Gypsy Grave Yard Algona, Iowa. Just north of Algona is a small graveyard with an even smaller graveyard fenced off towards the back. It is said that when the gypsy wagon trains would pass through town back in the 1800's, and one of their flock was sick and dying, instead of taking them further on the journey and not having gypsy hallowed ground to bury them in, they would just bury them there, while still alive!
It's been said that many ghostly figures have been seen hanging around, and if you cross the small fence and walk on the hallowed ground, you will be cursed. This is a favorite haunt for teens.
Euphremies Prall - Taken from an actual obituary published in the Keosauqua Republican in 1881: "Euphremies Prall, who was taken to the insane asylum on the 25th, died there on Saturday last of acute mania. When he left here it required the services of three men to get him to the train.

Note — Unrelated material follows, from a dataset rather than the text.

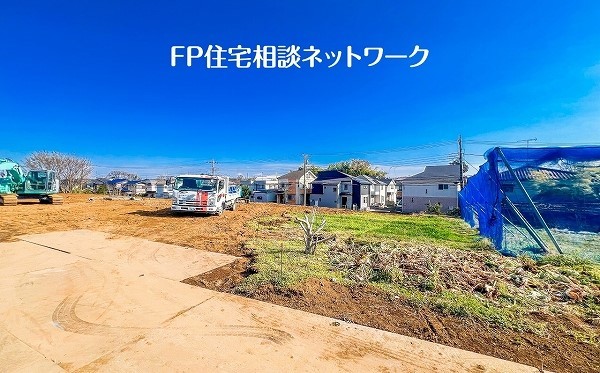 外観:現地土地写真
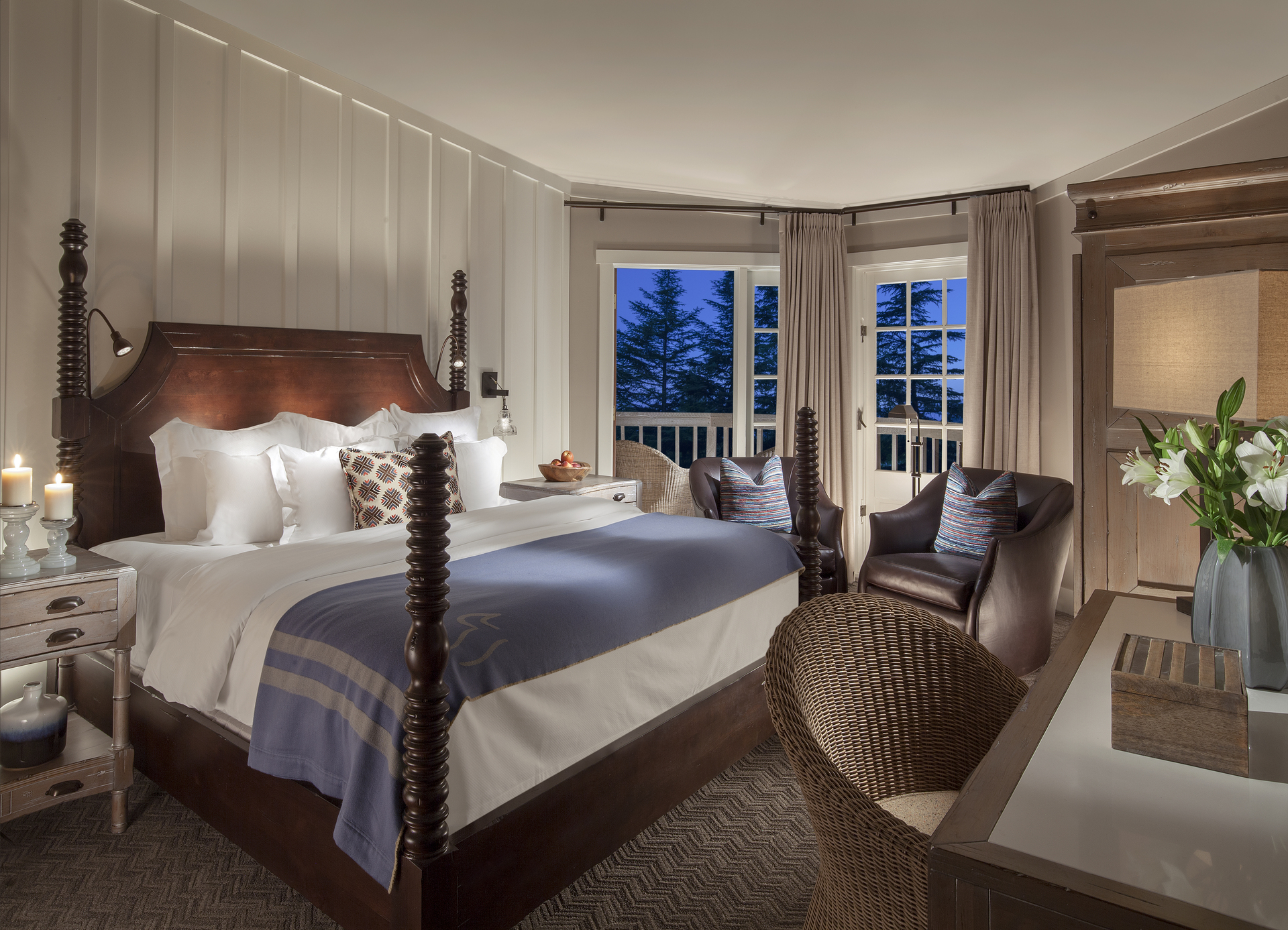 Lodge Deluxe Room ADA | L'Auberge de Sedona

He was one of the most violent lunatics that was ever taken from here. Prall had formerly been a selfish heartless wretch. He had wronged his own aged and widowed mother out of her property, had wronged a sister, and wronged everyone he had an opportunity to. Sometime since, he began to attend some meetings held by a couple of evangelist women. It seems that his conscience became awakened, and his mean and wicked life spread itself out like a panorama before him. The result was he became a raving maniac and died on Saturday last, as above stated."

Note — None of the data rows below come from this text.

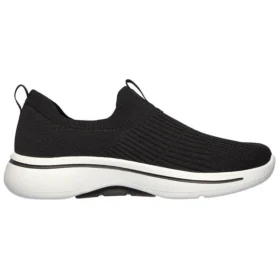 Gowalk Arch Fit ”Black White”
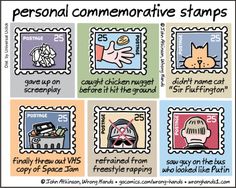 personal commemorative stamps john atkinson on wrong hands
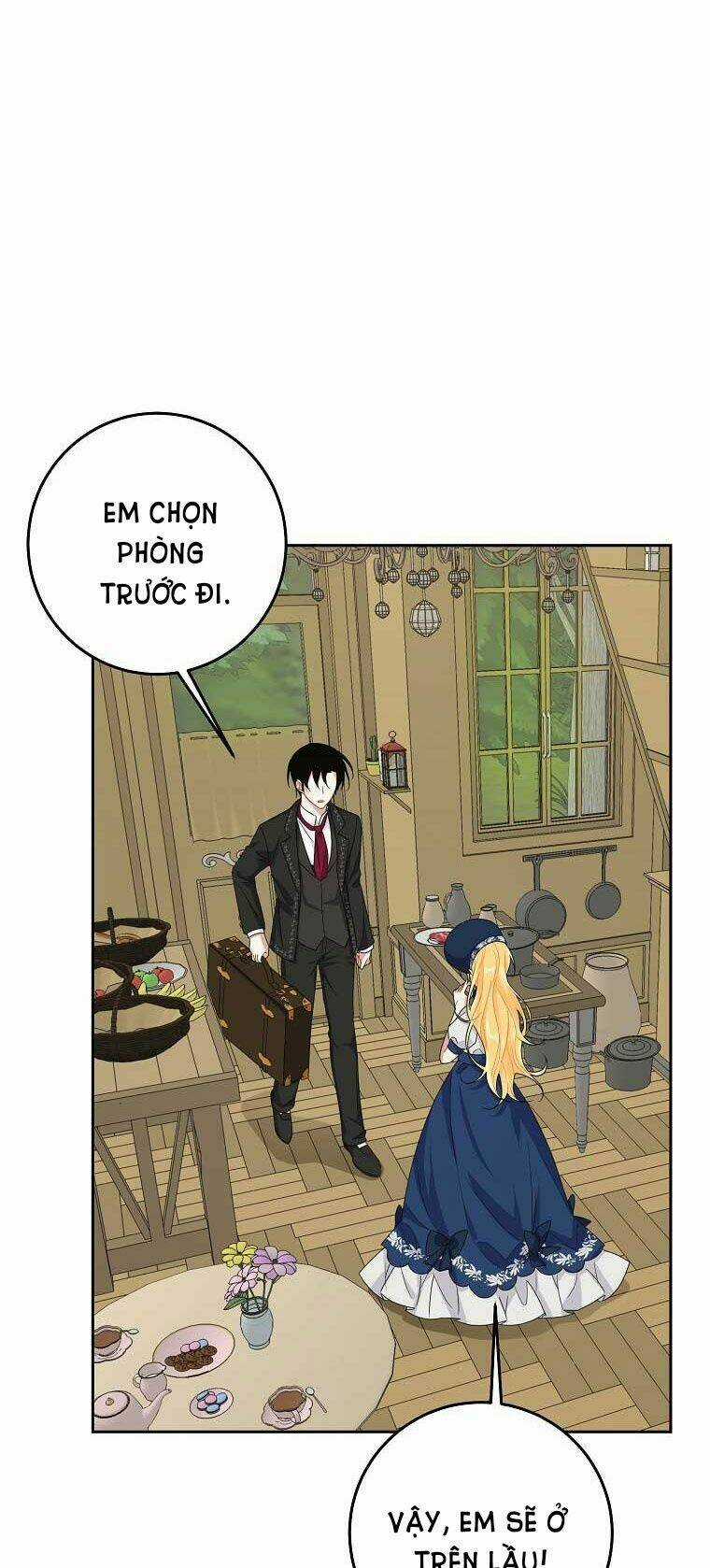 Tôi Là Con Gái Của Gia Đình Này! Chapter 145 trang 13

Highway 34 Ghost In Burlington, Iowa, a ghost walks along the Highway at night. He is said to be an escaped slave who died in the 1860's of diphtheria and was buried in the basement of a nearby home. He carries a leather bag and walks westward on the north side of the road between 1 and 2 a.m.
Old Tom Adkins In an unmarked grave in Oakwood Cemetery at Independence is that of Thomas Adkins, who died in Independence in 1879 at the age of 59. According to information in his will Adkins was a slave prior to the Civil War who escaped from his owner. He came to Iowa where he lived, separated from his wife and children in Arkansas. His obituary in an Independence newspaper dated May 1879, reads in part: "Old Tom Atkinsin (Adkins) died last week in his house in the east part of the city. Tom lived as a miser and saved up a fortune. He lived alone and had not even a chair in his house. He once had a wife and children and he willed his estate to his family, except that his wife was to receive none of it if she was living with another man."